How to complete this task: When you reach the line containing "Violet Tulip Flowers" in the records below, start copying exactly, and stop once you have copied the line containing "Worcester Black Pears".

(Dataset entries)
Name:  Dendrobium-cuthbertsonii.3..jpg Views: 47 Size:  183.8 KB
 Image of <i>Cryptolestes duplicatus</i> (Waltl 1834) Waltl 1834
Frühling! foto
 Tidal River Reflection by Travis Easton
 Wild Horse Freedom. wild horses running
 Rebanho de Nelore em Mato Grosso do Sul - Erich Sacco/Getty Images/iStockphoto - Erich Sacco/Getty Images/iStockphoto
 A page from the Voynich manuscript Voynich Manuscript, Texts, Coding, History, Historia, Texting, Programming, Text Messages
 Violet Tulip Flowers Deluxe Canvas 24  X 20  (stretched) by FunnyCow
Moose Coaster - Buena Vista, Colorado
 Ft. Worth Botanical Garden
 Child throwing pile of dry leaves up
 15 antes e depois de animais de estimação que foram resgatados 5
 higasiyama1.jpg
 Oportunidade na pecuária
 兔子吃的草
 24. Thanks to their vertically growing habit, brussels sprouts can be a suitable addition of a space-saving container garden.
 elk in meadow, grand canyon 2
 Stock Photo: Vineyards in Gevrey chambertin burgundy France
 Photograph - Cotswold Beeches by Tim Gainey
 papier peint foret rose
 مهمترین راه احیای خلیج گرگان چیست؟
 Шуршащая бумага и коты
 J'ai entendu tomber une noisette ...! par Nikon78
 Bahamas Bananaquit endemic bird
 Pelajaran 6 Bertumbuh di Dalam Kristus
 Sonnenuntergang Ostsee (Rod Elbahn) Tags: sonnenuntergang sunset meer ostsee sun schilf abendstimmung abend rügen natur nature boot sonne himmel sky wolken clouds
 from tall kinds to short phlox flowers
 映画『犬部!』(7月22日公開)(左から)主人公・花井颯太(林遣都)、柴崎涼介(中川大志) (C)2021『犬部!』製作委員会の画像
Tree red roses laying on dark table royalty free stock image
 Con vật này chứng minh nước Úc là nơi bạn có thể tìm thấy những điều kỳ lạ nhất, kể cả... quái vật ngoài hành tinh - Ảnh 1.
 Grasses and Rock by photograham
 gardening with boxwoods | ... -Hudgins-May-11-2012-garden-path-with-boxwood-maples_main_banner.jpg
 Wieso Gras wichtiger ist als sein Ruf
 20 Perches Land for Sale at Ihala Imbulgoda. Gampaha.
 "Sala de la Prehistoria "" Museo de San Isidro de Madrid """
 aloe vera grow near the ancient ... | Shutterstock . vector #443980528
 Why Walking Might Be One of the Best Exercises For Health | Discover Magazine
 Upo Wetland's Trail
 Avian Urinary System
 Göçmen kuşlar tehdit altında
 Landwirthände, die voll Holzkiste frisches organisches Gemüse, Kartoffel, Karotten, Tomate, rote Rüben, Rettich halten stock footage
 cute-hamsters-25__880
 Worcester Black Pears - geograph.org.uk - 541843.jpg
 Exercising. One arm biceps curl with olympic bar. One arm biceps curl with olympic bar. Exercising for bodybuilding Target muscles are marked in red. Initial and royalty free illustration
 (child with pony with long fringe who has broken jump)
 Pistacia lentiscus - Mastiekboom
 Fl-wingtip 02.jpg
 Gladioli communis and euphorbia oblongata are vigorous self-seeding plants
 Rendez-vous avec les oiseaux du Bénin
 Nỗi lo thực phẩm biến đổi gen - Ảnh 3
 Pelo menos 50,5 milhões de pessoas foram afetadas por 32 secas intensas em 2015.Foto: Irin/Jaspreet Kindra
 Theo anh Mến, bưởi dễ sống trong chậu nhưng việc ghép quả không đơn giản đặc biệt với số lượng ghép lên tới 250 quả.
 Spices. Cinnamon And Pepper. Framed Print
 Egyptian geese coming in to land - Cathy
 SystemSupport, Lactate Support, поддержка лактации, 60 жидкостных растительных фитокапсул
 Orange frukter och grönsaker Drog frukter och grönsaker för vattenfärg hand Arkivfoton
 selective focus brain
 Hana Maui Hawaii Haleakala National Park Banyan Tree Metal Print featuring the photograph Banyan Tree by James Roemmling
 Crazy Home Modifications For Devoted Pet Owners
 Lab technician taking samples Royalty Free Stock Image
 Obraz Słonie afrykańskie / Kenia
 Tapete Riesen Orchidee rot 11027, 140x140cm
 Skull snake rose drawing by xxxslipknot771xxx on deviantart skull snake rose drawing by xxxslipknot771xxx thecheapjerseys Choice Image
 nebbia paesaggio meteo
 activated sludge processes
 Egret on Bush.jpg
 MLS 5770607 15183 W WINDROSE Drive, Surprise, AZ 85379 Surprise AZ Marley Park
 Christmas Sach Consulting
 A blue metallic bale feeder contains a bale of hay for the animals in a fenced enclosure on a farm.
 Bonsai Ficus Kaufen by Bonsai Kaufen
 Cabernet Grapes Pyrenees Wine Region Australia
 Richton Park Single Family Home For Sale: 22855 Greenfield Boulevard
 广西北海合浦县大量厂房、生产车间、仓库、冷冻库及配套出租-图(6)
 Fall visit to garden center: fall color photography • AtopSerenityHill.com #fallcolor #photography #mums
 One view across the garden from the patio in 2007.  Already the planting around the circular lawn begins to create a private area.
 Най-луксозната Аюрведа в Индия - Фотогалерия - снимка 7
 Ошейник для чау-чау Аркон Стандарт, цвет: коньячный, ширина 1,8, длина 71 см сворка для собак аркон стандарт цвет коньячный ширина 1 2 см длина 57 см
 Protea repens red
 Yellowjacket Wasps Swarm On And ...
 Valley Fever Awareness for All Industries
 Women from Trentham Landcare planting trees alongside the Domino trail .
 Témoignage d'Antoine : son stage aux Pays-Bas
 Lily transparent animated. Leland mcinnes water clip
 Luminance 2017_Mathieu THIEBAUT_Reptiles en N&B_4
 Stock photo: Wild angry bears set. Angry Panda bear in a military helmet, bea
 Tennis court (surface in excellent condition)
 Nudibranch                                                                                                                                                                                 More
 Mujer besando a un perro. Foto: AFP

Solution for this problem:
 Violet Tulip Flowers Deluxe Canvas 24  X 20  (stretched) by FunnyCow
Moose Coaster - Buena Vista, Colorado
 Ft. Worth Botanical Garden
 Child throwing pile of dry leaves up
 15 antes e depois de animais de estimação que foram resgatados 5
 higasiyama1.jpg
 Oportunidade na pecuária
 兔子吃的草
 24. Thanks to their vertically growing habit, brussels sprouts can be a suitable addition of a space-saving container garden.
 elk in meadow, grand canyon 2
 Stock Photo: Vineyards in Gevrey chambertin burgundy France
 Photograph - Cotswold Beeches by Tim Gainey
 papier peint foret rose
 مهمترین راه احیای خلیج گرگان چیست؟
 Шуршащая бумага и коты
 J'ai entendu tomber une noisette ...! par Nikon78
 Bahamas Bananaquit endemic bird
 Pelajaran 6 Bertumbuh di Dalam Kristus
 Sonnenuntergang Ostsee (Rod Elbahn) Tags: sonnenuntergang sunset meer ostsee sun schilf abendstimmung abend rügen natur nature boot sonne himmel sky wolken clouds
 from tall kinds to short phlox flowers
 映画『犬部!』(7月22日公開)(左から)主人公・花井颯太(林遣都)、柴崎涼介(中川大志) (C)2021『犬部!』製作委員会の画像
Tree red roses laying on dark table royalty free stock image
 Con vật này chứng minh nước Úc là nơi bạn có thể tìm thấy những điều kỳ lạ nhất, kể cả... quái vật ngoài hành tinh - Ảnh 1.
 Grasses and Rock by photograham
 gardening with boxwoods | ... -Hudgins-May-11-2012-garden-path-with-boxwood-maples_main_banner.jpg
 Wieso Gras wichtiger ist als sein Ruf
 20 Perches Land for Sale at Ihala Imbulgoda. Gampaha.
 "Sala de la Prehistoria "" Museo de San Isidro de Madrid """
 aloe vera grow near the ancient ... | Shutterstock . vector #443980528
 Why Walking Might Be One of the Best Exercises For Health | Discover Magazine
 Upo Wetland's Trail
 Avian Urinary System
 Göçmen kuşlar tehdit altında
 Landwirthände, die voll Holzkiste frisches organisches Gemüse, Kartoffel, Karotten, Tomate, rote Rüben, Rettich halten stock footage
 cute-hamsters-25__880
 Worcester Black Pears - geograph.org.uk - 541843.jpg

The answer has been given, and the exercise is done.